> **Exercise description**: Rewrite the lines from the one containing "In which sequence would" through the last line, swapping "closest" for "nearest" and leaving everything else unchanged.

> **Exercise material**:
++++++++

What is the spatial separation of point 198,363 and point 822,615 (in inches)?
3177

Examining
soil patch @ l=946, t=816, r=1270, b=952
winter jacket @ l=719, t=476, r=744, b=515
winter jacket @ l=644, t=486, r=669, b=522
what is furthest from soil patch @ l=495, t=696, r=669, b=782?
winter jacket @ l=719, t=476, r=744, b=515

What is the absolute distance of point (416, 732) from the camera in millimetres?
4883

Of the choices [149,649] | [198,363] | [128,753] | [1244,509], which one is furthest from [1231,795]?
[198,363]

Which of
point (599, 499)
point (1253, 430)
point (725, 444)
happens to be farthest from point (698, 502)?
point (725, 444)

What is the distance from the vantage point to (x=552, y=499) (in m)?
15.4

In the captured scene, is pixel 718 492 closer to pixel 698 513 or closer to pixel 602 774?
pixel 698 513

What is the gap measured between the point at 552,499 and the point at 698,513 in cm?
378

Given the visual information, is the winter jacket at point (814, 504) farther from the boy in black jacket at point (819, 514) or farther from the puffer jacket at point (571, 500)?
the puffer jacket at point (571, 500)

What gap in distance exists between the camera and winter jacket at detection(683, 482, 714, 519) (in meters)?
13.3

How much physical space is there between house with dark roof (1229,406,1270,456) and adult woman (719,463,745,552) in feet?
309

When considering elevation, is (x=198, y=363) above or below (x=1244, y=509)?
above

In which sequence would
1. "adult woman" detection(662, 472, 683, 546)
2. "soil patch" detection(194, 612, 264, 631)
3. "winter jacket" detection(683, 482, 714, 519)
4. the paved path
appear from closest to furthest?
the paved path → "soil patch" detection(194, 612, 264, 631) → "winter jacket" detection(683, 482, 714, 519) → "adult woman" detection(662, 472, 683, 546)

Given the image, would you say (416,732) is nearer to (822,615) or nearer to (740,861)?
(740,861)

++++++++

> **Solution to this problem**:
In which sequence would
1. "adult woman" detection(662, 472, 683, 546)
2. "soil patch" detection(194, 612, 264, 631)
3. "winter jacket" detection(683, 482, 714, 519)
4. the paved path
appear from nearest to furthest?
the paved path → "soil patch" detection(194, 612, 264, 631) → "winter jacket" detection(683, 482, 714, 519) → "adult woman" detection(662, 472, 683, 546)

Given the image, would you say (416,732) is nearer to (822,615) or nearer to (740,861)?
(740,861)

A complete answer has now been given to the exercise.